_BRIEF A_. Copy out the records word for word, starting with the line containing "Referring to" and going on through the last line of the records. Leave the pictures out.

_PASSAGE_.
A discovery-oriented teacher would probably turn it into a crafts project, complete with pipe cleaners and magic markers. I don’t want to fault that, but you always get the obsessive artists who focus on making a beautiful picture and don’t care about the math. Besides, it takes forever. This little activity has to be 15-20 minutes, tops. Remember, there’s still a lot to explain. Radians are the unit measure that allow us to talk about circles in terms akin to similarity in polygons–and that’s just the start, of course. We have to talk about conversion, about the power that radians gives us in terms of thinking of percentage of the entire circle–and then actual practice. I don’t have time for a damn pipe-cleaning activity.

As I’ve written before somewhere between open-ended, squishy discovery and straight discussion lecture lies a lot of ground for productive, memorable teaching. In my opinion, good teachers don’t just transmit information, but create learning events, moments that all students remember and can use as hooks for further memories of learning. In this case, I want them to sneak around the back end to realize that Π is a concrete reality, something that can actually be counted, if not exactly.

_EXTRACTED MATERIAL_.
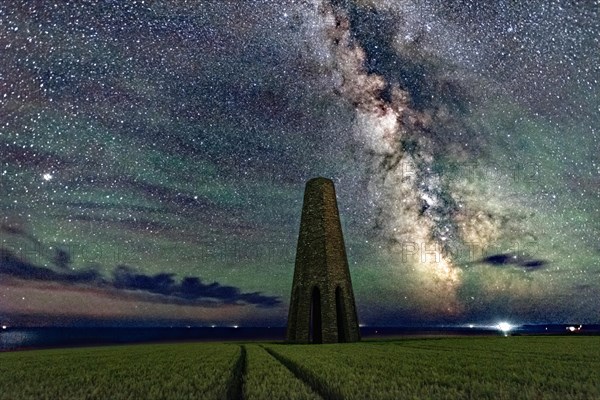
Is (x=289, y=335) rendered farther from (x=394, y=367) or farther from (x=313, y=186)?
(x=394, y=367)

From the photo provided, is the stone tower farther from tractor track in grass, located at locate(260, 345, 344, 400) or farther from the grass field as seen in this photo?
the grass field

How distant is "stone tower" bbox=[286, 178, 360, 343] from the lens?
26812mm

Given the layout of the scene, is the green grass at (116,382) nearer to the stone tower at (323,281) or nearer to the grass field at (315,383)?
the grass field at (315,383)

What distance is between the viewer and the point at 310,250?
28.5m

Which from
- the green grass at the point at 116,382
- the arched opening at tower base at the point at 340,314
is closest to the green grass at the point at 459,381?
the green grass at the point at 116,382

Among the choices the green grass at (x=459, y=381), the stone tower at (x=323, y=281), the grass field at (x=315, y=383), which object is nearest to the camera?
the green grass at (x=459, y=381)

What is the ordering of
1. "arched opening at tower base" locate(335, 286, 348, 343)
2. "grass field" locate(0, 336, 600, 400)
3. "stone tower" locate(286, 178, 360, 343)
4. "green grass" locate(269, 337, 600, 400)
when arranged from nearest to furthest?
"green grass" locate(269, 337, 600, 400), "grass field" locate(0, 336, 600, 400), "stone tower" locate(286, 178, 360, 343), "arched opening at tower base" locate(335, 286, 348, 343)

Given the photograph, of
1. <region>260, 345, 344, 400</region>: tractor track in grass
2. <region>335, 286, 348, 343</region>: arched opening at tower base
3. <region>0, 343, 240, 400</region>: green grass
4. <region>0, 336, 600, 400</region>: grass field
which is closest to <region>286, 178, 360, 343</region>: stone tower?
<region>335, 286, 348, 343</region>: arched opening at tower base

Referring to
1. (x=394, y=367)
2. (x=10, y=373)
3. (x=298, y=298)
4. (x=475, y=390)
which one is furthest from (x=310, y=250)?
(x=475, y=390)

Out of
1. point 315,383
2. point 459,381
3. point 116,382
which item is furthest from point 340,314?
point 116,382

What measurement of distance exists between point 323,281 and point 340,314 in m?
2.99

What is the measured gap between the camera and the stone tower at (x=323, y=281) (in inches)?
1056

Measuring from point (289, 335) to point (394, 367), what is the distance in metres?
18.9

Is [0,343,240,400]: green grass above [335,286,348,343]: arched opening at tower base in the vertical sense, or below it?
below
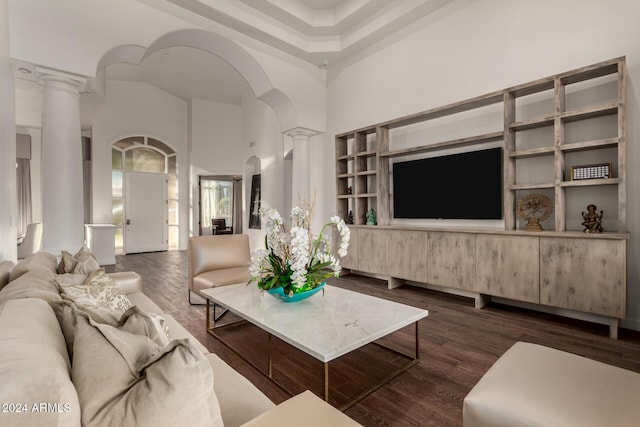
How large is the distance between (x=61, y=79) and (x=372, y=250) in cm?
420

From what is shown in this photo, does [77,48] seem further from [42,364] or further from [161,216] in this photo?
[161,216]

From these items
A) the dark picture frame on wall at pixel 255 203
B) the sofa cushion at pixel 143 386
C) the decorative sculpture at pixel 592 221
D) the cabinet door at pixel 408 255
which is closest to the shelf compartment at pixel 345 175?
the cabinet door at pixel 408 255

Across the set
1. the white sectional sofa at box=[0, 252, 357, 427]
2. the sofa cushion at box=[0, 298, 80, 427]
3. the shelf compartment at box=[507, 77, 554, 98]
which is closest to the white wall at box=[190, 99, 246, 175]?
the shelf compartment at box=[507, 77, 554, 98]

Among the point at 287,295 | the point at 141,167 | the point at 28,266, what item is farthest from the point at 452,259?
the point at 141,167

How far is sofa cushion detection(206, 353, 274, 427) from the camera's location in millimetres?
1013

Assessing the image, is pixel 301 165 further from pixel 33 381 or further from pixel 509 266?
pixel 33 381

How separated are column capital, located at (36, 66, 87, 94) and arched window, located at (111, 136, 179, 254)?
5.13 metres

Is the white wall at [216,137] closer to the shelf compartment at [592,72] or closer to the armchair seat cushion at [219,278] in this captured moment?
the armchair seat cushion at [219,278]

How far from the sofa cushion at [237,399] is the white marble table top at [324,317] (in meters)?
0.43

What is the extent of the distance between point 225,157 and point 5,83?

_BRIEF B_. Pick up the passage about teaching radians right after its final sentence and keep writing.

_TASK RESULT A_.
Referring to
1. (x=394, y=367)
2. (x=10, y=373)
3. (x=298, y=298)
4. (x=475, y=390)
which one is furthest from (x=310, y=250)?
(x=475, y=390)

Out of
1. point 315,383
2. point 459,381
3. point 116,382
which item is furthest from point 340,314?
point 116,382

What measurement of distance exists between point 323,281 and point 340,314 in m?
2.99

What is the measured gap between the camera and the stone tower at (x=323, y=281) (in inches)?
1056

Measuring from point (289, 335) to point (394, 367), what is the distance in metres?
18.9

Is [0,343,240,400]: green grass above [335,286,348,343]: arched opening at tower base in the vertical sense, or below it?
below
How large is the distance between (x=61, y=79) and (x=372, y=250) in cm?
420

From what is shown in this photo, does [77,48] seem further from [42,364] or further from [161,216] in this photo?
[161,216]

From these items
A) the dark picture frame on wall at pixel 255 203
B) the sofa cushion at pixel 143 386
C) the decorative sculpture at pixel 592 221
D) the cabinet door at pixel 408 255
which is closest to the shelf compartment at pixel 345 175?
the cabinet door at pixel 408 255

Across the set
1. the white sectional sofa at box=[0, 252, 357, 427]
2. the sofa cushion at box=[0, 298, 80, 427]
3. the shelf compartment at box=[507, 77, 554, 98]
which is closest to the white wall at box=[190, 99, 246, 175]?
the shelf compartment at box=[507, 77, 554, 98]

Among the point at 287,295 | the point at 141,167 | the point at 28,266, what item is farthest from the point at 452,259?
the point at 141,167

How far is sofa cushion detection(206, 353, 274, 427) from the camera's location in millimetres?
1013

Assessing the image, is pixel 301 165 further from pixel 33 381 or further from pixel 509 266?
pixel 33 381

How separated are column capital, located at (36, 66, 87, 94) and arched window, located at (111, 136, 179, 254)?
5.13 metres

Is the white wall at [216,137] closer to the shelf compartment at [592,72] or closer to the armchair seat cushion at [219,278] in this captured moment?
the armchair seat cushion at [219,278]

How far from the sofa cushion at [237,399] is the white marble table top at [324,317] (in meters)?
0.43

What is the extent of the distance between point 225,157 and point 5,83?

_TASK RESULT B_.
Teaching as stagecraft. All the best teachers use it–even pure lecture artists who do it with the power of their words (and an appropriate audience). Many idealistic teachers begin with fond delusions of an enthralled class listening as they explain math in terms that their other soulless, uncaring teachers just listlessly put up on the board. When those fantasies are ruthlessly dashed, they often have no plan B. My god, it turns out that the kids really don’t find math interesting! Who do I blame, myself or them?

I never had the delusions. I always ask my kids one simple question: is your life better off if you pass math, or if you fail? Stick with me, and you’ll pass. For many, that’s a soulless promise. To me, that’s where the fun starts. How do you get them interested? How do you create those moments? How do you engage kids who don’t care?

It’s not enough. It’s never enough.

But it’s a good way to start.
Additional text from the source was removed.